Wolf and sheep
Du petit village afghan où elle a vécu de 11 à 18 ans, Shahrbanoo Sadat a surtout gardé de mauvais souvenirs. Elle en tire toutefois un beau film Wolf and sheep. Une chronique de la vie quotidienne perçue à travers les yeux des enfants.
Du fin fond de l’Afghanistan
Dans Wolf and sheep, ils sont une douzaine à partager sur écran une existence à des années lumière de celles des enfants d’ici. Ils ont entre 7 et 15 ans, ne vont pas à l’école puisqu’il n’y en a pas. Les adultes leur ont confié une tâche : les filles gardent les chèvres, les garçons les moutons.
Les journées en montagne sont longues pour ces enfants qui ont pris l’habitude de se réunir pour jouer. Les garçons s’entraînent à chasser les loups avec leur fronde, fantasment sur le sexe… Entre filles, on fume en cachette, on joue au mariage, on commente la vie du village. Et on se moque de Sédiqa parce qu’elle serait maudite.
Wolf and sheep, chronique de la vie éternelle
Sediqa se tient à l’écart mais finit par sympathiser avec Qodrat, un jeune garçon qui lui apprend à tresser une ceinture.
Tout semble éternel jusqu’au jour où les croyances des adultes croisent une réalité cruelle : les loups ont attaqué un troupeau. Et les enfants sont jugés responsables.
Un témoignage rare
Le principal attrait Wolf and sheep est qu’il est un témoignage rarissime de la vie quotidienne contemporaine dans un village reculé afghan. Et qu’il est juste puisqu’il est directement inspiré de la vie de la réalisatrice et de celle de son meilleur ami, comme Shahrbanoo Sadat le confie.

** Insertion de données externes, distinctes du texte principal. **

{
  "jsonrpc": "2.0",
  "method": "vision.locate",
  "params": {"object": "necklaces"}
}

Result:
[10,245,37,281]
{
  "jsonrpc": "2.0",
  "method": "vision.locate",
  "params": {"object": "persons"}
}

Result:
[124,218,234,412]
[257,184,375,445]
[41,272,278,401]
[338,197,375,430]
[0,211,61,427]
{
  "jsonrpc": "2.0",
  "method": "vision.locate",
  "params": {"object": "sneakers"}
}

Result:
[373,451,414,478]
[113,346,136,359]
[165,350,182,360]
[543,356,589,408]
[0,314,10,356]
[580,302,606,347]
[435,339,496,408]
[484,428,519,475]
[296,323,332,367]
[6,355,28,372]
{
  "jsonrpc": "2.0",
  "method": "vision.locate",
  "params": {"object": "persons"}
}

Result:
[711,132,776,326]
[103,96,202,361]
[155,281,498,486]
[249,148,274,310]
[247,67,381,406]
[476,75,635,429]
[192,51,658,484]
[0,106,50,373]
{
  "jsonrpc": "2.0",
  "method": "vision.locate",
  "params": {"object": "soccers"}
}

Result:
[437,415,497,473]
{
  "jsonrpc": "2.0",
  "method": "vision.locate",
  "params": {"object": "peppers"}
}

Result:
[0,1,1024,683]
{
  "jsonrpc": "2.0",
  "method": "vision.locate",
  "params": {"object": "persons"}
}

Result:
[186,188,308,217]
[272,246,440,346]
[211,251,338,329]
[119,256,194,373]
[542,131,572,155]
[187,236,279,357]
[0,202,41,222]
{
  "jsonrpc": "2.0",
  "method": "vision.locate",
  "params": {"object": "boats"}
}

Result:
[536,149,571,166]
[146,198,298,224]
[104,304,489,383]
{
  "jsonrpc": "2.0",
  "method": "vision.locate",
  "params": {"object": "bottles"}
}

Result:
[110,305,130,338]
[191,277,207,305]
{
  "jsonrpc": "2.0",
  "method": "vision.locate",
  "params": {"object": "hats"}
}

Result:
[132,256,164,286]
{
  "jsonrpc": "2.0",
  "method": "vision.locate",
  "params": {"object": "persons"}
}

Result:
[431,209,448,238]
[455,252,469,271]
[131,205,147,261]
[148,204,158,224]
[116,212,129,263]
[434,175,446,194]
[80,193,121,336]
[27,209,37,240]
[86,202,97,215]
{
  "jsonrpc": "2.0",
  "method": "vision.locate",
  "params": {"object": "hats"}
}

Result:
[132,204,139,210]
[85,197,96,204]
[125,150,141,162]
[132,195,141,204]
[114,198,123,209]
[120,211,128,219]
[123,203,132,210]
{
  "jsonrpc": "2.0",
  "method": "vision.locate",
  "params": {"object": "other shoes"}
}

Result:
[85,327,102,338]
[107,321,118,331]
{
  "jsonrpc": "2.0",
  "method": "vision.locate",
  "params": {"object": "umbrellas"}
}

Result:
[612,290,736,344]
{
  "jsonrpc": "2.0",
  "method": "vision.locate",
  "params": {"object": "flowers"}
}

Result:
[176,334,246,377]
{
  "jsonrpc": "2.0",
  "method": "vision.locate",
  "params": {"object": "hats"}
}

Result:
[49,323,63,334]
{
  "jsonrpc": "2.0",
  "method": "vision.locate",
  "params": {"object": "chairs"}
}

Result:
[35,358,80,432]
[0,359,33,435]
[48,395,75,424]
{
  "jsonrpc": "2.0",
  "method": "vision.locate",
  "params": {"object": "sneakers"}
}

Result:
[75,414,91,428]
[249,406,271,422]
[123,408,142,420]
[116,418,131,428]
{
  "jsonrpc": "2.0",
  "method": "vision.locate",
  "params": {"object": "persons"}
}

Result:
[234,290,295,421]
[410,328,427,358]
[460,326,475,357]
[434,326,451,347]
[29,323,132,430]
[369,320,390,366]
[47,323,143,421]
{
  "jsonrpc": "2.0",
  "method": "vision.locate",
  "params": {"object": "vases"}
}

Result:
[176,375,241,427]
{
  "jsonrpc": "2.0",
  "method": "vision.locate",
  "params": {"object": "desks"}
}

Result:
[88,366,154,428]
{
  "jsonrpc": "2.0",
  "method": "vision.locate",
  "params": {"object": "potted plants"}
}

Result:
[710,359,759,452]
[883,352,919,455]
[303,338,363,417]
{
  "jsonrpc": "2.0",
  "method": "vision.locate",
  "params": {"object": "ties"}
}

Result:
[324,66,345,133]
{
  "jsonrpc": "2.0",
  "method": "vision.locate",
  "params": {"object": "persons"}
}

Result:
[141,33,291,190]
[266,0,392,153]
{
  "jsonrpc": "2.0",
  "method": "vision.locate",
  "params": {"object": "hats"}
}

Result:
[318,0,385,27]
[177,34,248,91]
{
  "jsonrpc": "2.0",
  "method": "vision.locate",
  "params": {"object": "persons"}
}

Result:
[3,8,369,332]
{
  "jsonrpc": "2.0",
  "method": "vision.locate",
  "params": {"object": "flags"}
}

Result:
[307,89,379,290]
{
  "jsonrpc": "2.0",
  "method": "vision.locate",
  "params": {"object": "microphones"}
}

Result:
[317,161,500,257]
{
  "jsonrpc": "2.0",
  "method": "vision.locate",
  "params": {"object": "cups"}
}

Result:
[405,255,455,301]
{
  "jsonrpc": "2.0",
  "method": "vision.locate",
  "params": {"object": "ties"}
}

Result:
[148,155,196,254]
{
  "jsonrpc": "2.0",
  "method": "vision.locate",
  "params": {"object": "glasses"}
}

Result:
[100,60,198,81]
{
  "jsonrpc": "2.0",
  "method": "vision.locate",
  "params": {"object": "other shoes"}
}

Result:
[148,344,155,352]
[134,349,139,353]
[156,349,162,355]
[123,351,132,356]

Elle y aborde avec tact l’exclusion, la mise à l’écart d’une communauté pourtant réduite et isolée, de deux jeunes enfants. Ils subissent les contrecoups de comportements de leurs parents mais s’y soumettent sans broncher, en s’y résignant.
Une fiction d’observation
Shahrbanoo Sadat n’a pourtant pas pu tourner dans son village. 2014 était une année électorale et il était impossible d’assurer la sécurité de l’équipe. Elle a donc dû s’installer au Tadijiskistan dans un paysage qui ressemble au centre de l’Afghanistan.
Fiction toutefois réaliste, Wolf and sheep est très bien filmé, bien joué mais reste du cinéma d’observation, contemplatif. On a hâte de voir le prochain film de Shahrbanoo Sadat qui racontera un autre pan de la société afghane et de son histoire : Kaboul durant l’occupation soviétique entre 1989 et 1992.
De Shahrbanoo Sadat, avec Sediqa Rasuli, Qodratollah Qadiri, Amina Musavi…
2016 – Afghanistan/France/ Danemark/Suède – 1h26
Wolf and sheep de Shahrbanoo Sadat a été sélectionné à la Quinzaine des réalisateurs 2016, à Cannes et a reçu le prix international des cinémas d’art et essai – Cicae.